** Start of PROVIDED INFORMATION **

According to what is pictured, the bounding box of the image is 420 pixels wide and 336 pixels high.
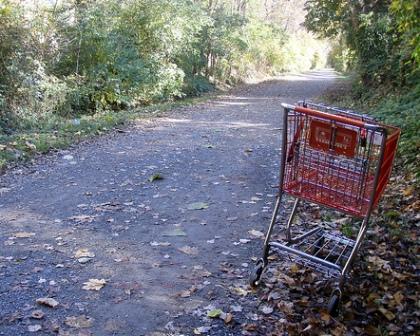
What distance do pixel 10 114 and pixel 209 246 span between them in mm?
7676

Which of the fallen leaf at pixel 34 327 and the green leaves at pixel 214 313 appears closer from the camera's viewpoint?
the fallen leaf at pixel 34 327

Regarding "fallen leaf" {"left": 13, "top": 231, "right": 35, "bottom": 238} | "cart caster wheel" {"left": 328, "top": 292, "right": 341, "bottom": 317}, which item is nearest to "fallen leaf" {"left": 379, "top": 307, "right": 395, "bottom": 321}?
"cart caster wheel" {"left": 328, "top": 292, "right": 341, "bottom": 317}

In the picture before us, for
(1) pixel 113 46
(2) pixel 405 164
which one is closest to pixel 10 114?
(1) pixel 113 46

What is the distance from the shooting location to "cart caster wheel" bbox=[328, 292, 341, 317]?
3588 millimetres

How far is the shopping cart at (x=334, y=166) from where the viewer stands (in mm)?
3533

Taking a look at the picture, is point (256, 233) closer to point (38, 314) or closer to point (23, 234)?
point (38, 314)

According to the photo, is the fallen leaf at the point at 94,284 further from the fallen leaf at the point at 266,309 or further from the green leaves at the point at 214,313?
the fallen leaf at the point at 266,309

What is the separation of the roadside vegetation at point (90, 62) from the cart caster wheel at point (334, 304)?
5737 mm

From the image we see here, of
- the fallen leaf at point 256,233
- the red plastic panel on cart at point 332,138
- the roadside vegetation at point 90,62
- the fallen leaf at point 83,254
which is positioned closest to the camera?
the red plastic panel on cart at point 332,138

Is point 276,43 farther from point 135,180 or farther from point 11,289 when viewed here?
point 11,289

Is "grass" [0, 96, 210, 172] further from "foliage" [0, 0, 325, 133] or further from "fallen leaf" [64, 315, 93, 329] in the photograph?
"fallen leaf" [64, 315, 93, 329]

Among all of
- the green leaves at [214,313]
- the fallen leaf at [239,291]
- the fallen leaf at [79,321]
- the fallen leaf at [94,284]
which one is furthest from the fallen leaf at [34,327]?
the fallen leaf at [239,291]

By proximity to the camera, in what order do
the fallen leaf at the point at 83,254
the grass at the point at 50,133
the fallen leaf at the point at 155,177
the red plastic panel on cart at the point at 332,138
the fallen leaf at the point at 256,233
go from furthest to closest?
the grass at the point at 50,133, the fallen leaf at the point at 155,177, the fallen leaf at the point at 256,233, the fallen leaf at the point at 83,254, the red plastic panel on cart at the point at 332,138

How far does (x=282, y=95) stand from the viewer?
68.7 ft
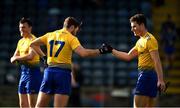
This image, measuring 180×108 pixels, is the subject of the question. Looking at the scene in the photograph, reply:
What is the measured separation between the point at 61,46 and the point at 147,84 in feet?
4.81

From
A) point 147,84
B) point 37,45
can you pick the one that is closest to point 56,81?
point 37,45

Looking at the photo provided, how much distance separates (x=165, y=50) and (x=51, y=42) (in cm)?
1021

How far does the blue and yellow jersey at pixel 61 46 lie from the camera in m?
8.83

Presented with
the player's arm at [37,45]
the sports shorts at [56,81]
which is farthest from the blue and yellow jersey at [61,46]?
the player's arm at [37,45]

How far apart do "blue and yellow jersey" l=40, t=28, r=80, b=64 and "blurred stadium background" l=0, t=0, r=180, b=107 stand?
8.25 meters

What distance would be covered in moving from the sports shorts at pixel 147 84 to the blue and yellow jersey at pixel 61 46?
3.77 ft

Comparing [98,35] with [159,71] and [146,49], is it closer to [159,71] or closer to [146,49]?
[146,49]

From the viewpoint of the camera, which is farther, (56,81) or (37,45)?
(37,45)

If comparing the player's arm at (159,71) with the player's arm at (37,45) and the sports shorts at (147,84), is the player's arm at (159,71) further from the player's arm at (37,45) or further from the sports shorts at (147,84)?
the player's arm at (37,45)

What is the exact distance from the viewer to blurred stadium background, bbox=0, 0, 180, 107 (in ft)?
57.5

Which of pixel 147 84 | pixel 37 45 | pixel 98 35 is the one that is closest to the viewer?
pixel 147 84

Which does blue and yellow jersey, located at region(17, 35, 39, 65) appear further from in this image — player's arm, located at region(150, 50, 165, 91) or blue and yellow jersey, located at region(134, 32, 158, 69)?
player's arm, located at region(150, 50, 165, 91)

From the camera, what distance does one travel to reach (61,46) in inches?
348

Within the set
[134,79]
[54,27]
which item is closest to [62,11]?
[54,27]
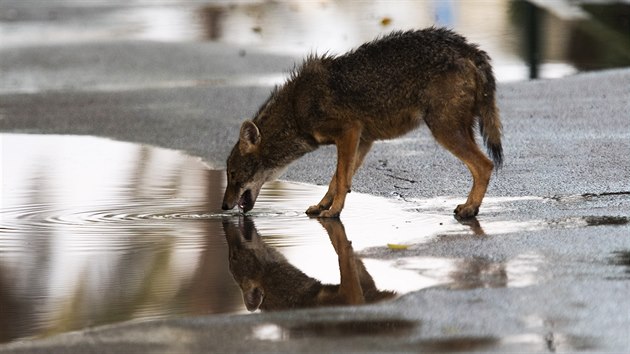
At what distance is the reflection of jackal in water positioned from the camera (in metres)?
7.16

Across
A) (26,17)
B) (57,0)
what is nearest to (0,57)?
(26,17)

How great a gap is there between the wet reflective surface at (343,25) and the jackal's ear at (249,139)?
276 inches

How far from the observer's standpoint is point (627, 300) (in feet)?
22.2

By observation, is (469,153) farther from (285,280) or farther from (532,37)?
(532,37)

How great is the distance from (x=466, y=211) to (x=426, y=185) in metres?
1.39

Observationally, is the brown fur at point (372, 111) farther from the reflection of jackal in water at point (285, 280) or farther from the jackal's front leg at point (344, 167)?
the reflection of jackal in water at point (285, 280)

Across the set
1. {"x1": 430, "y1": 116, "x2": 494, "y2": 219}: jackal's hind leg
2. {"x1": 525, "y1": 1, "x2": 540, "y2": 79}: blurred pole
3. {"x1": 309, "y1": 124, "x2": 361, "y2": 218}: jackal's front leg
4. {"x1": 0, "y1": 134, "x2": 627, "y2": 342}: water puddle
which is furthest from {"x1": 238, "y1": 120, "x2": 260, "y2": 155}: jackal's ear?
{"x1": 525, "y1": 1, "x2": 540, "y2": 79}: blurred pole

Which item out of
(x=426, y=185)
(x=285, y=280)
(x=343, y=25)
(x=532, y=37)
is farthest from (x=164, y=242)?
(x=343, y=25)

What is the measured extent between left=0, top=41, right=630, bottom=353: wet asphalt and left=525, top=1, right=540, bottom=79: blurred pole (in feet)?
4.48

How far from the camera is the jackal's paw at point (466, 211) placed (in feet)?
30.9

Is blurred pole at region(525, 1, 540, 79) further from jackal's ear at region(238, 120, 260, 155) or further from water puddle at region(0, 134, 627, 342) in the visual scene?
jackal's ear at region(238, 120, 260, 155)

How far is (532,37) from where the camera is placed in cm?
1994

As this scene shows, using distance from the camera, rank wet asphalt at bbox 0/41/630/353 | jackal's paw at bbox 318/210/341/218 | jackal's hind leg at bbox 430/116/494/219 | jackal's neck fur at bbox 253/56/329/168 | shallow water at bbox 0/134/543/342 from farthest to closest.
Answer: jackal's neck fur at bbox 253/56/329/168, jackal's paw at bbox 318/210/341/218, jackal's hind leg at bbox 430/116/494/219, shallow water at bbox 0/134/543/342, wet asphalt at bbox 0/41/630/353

** End of PROVIDED INFORMATION **
** Start of PROVIDED INFORMATION **

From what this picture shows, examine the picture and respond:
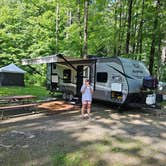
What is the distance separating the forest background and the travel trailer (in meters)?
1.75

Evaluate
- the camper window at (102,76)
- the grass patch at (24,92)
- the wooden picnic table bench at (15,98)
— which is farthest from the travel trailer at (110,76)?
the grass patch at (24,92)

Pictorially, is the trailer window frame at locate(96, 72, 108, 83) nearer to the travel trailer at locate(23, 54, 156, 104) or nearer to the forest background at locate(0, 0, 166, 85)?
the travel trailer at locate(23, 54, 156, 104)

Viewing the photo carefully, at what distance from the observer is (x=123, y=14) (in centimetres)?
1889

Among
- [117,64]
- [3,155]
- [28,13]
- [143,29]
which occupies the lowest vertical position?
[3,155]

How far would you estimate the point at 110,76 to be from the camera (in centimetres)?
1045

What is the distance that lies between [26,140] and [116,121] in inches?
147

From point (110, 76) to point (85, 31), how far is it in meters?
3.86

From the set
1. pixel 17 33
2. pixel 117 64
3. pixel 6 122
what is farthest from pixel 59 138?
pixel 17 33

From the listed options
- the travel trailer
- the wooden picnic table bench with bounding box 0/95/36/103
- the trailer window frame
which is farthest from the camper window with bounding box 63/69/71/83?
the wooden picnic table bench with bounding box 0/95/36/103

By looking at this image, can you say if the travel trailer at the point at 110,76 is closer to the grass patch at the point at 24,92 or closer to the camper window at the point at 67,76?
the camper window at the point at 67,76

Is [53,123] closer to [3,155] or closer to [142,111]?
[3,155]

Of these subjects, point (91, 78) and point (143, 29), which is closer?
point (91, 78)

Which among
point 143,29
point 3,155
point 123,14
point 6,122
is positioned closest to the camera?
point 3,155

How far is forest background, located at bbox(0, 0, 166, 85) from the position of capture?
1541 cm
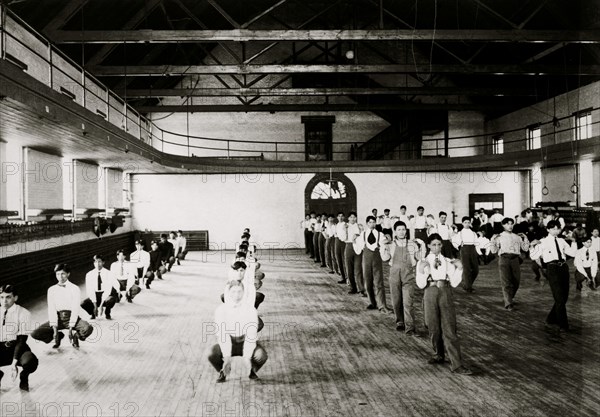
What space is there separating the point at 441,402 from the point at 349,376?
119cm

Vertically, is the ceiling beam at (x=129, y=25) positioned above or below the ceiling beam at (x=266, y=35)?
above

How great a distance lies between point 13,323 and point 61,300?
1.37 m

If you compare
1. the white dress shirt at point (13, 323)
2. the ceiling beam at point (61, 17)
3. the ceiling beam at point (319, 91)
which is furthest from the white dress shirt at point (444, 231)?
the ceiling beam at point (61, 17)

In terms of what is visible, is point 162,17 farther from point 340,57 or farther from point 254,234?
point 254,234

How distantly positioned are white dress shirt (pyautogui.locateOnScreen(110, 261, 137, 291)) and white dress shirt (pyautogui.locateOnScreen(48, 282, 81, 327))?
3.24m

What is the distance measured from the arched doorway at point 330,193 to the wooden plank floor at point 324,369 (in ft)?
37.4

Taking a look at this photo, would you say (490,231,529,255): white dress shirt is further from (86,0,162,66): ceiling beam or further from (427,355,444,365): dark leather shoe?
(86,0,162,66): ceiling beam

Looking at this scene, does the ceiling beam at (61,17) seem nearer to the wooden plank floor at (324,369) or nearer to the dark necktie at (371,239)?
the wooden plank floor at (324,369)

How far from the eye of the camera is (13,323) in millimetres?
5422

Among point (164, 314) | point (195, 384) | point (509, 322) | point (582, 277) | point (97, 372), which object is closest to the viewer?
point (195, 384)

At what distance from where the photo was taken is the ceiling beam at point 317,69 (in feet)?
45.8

** End of PROVIDED INFORMATION **

| YOUR OBJECTIVE |
Which lines in the data above contain the word "viewpoint"? Return each of them in full.

| FULL SOLUTION |
Which of the fallen leaf at pixel 34 327 and the green leaves at pixel 214 313 appears closer from the camera's viewpoint?
From the viewpoint of the camera, which is farther, (56,81) or (37,45)?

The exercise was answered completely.